╭─ Data shown
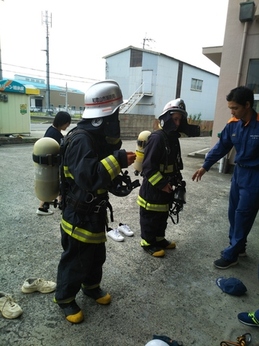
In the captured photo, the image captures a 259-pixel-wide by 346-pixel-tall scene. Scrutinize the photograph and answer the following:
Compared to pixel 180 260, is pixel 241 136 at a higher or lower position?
higher

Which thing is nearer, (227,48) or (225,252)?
(225,252)

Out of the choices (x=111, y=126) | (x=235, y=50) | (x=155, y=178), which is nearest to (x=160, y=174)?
(x=155, y=178)

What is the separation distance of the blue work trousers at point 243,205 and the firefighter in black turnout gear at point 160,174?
2.00ft

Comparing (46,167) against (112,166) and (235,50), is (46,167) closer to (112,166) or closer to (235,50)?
(112,166)

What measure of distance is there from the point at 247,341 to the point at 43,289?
5.59 ft

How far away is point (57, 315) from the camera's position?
1959 millimetres

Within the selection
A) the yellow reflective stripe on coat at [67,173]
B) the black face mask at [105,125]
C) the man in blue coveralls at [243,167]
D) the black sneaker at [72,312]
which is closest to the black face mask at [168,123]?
the man in blue coveralls at [243,167]

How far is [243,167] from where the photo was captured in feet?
8.53

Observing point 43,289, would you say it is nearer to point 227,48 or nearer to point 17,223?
╰─
** Exercise details **
Please render the lines of the rows as a numbered list, starting at the line that contains "How far away" and ending at the line that contains "1959 millimetres", with both included. Leave out any blank lines.

** Written response **
1. How far away is point (57, 315) from the camera's position?
2. 1959 millimetres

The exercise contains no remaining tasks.